What is being asked » Below this line are records; write out exactly the lines from the one containing "Vann i lokalt og globalt perspektiv" through the one containing "Insects set. Beetles", with the pictures left out.

(Collected data entries)
--- START ---

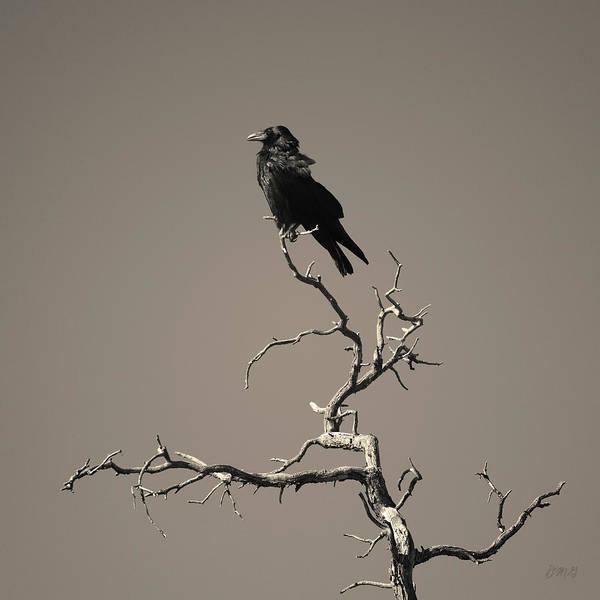 Photograph - Raven IIi Toned by David Gordon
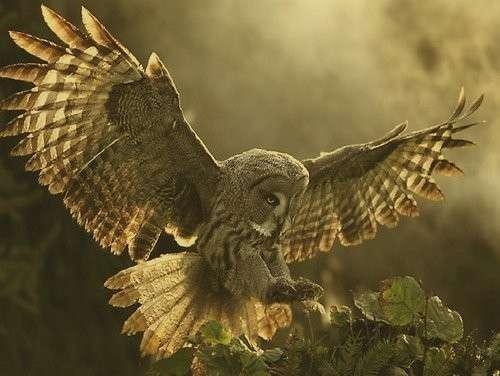 Замечательные фотографии с совами и филинами (22 фото)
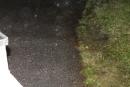 20130622-sonnwendfeuer-36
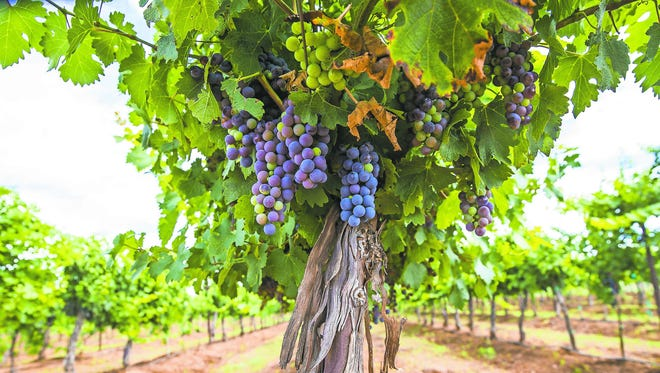 Grapes on the vine at Flying Leap Vineyards.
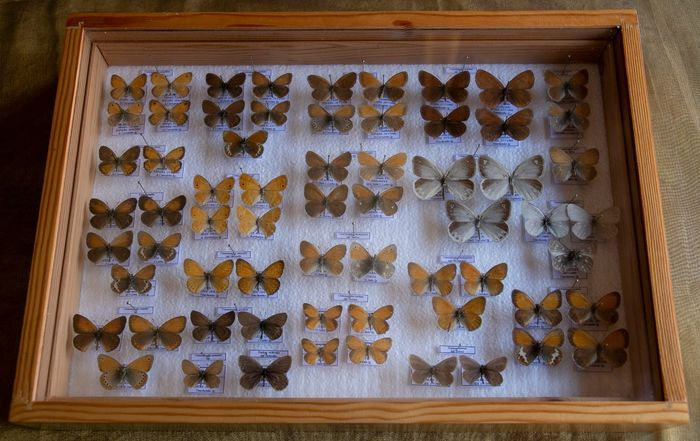 Mixed Heaths or Ringlets - labeled - in glazed display case - Coenonympha sp. - 5.5×27×39 cm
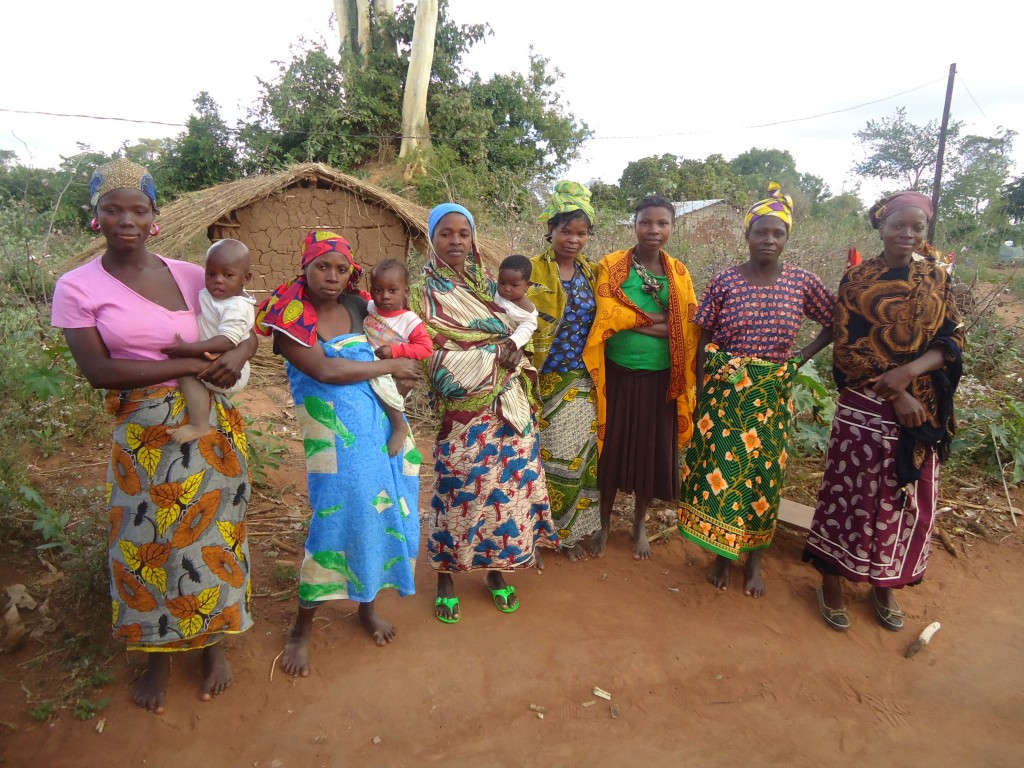 Women_Farmers_in_Itoculu,_Monapo_District,_Mozambique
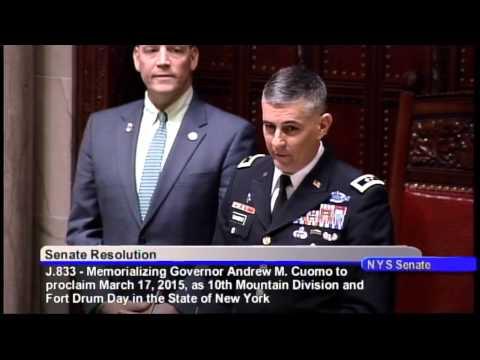 Maj. Gen. Stephen J. Townsend speaks at New York State Senate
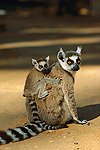 Ring-tail Lemur (Lemur catta) baby on mother's back, vulnerable species, Madagascar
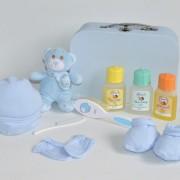 cesta recién nacido baby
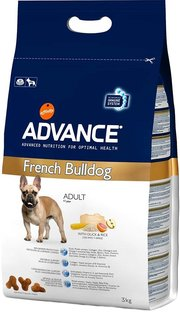 Advance Adult French Bulldog фото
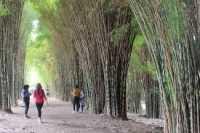 Taman Harmoni, Tempat Pembuangan Sampah Jadi Taman Kota Kebanggaan Surabaya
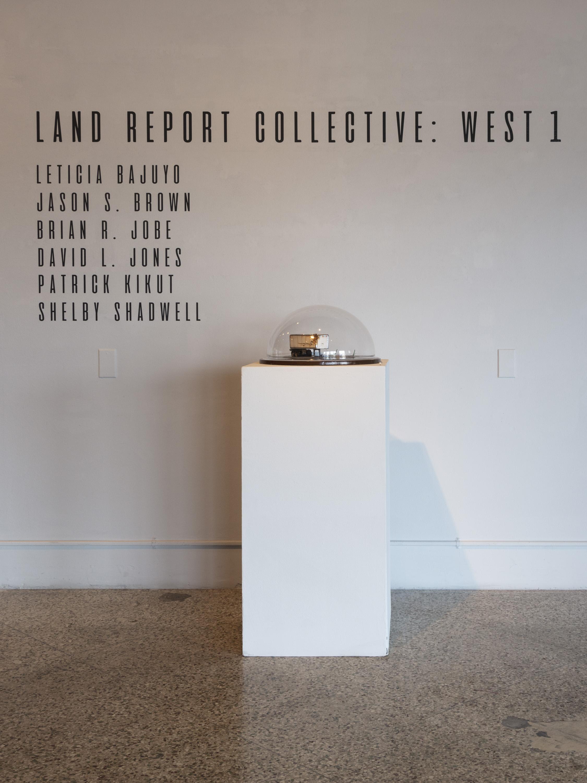 Land Report Installation_001.jpg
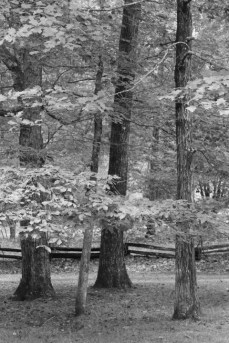 A copse of trees
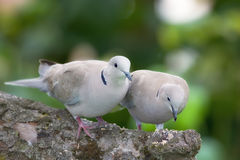 Lovely turtle doves Stock Image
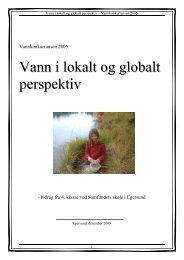 Vann i lokalt og globalt perspektiv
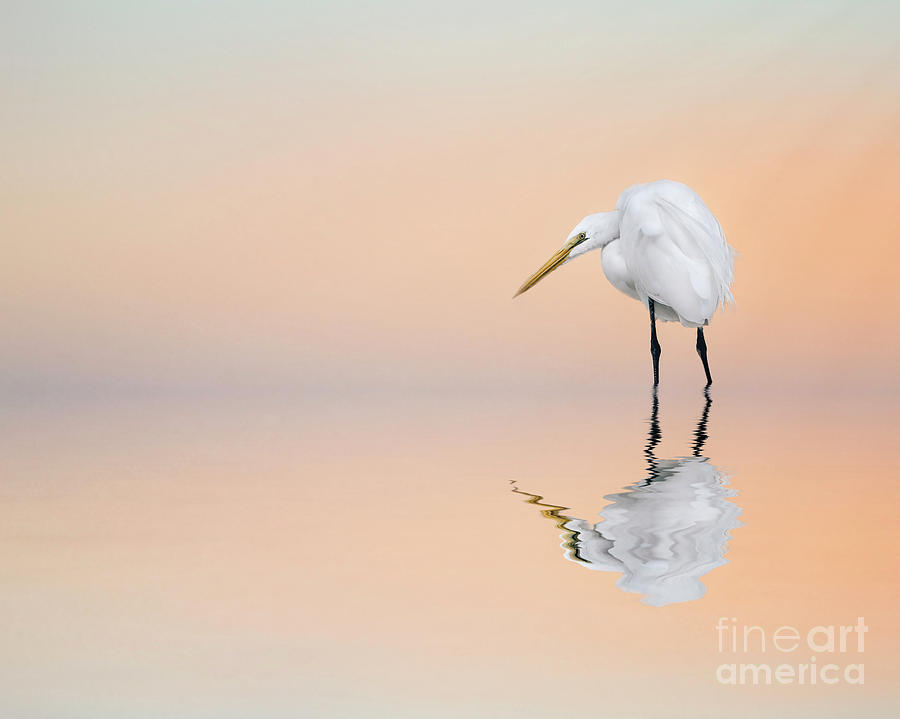 Great Egret Reflecting by Brian Tarr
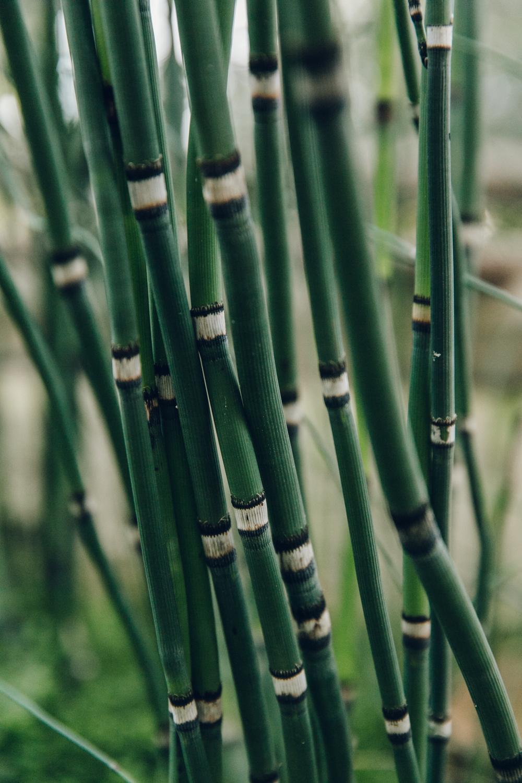 Haarkon Garden Chelsea Physic Greenery Winter Plants bamboo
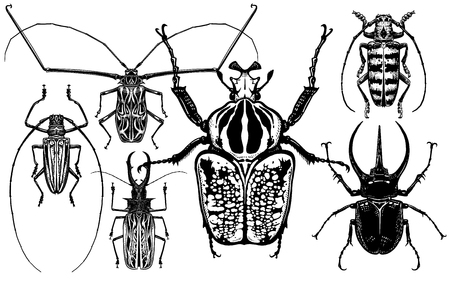 Insects set. Beetles isolated on white background. Goliath, Harlequin, rhinoceros beetle and others. Top view. Black and white sketch. Realistic drawing of bugs. Vector illustration. Çizim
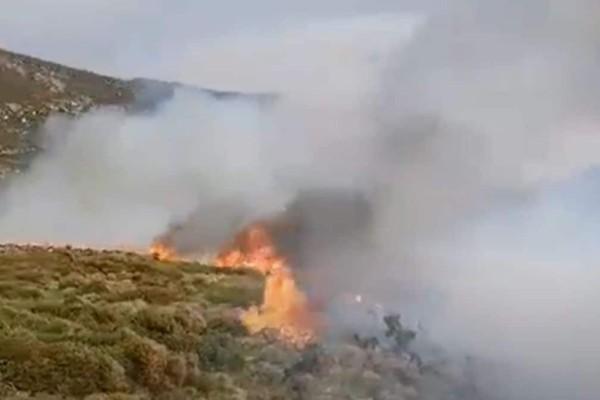 Πυρκαγιά στην Άνδρο: Εκκενώθηκαν δύο χωριά - Ανεξέλεγκτη η κατάσταση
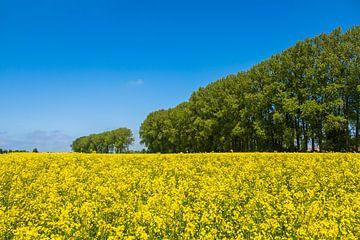 Rapsfeld mit Bäumen und blauen Himmel bei Parkentin von Rico Ködder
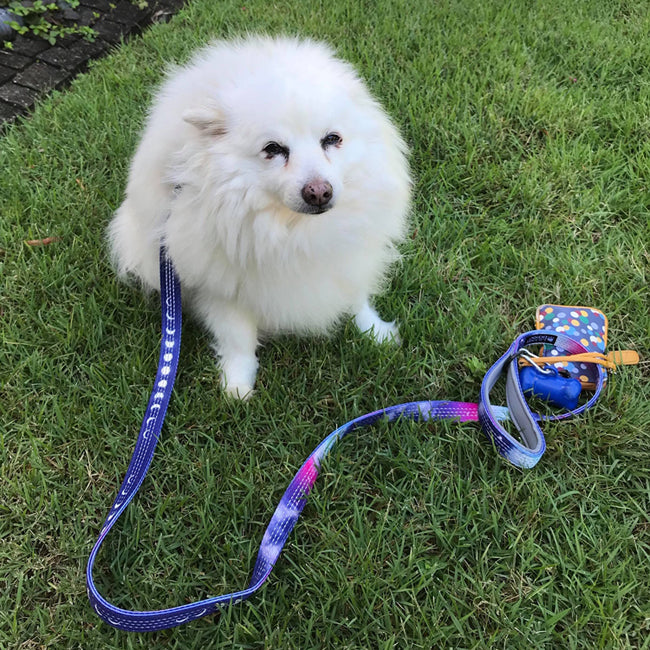 small dog with reflective double thick leash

--- END ---

Response area »
 Vann i lokalt og globalt perspektiv
 Great Egret Reflecting by Brian Tarr
 Haarkon Garden Chelsea Physic Greenery Winter Plants bamboo
 Insects set. Beetles isolated on white background. Goliath, Harlequin, rhinoceros beetle and others. Top view. Black and white sketch. Realistic drawing of bugs. Vector illustration. Çizim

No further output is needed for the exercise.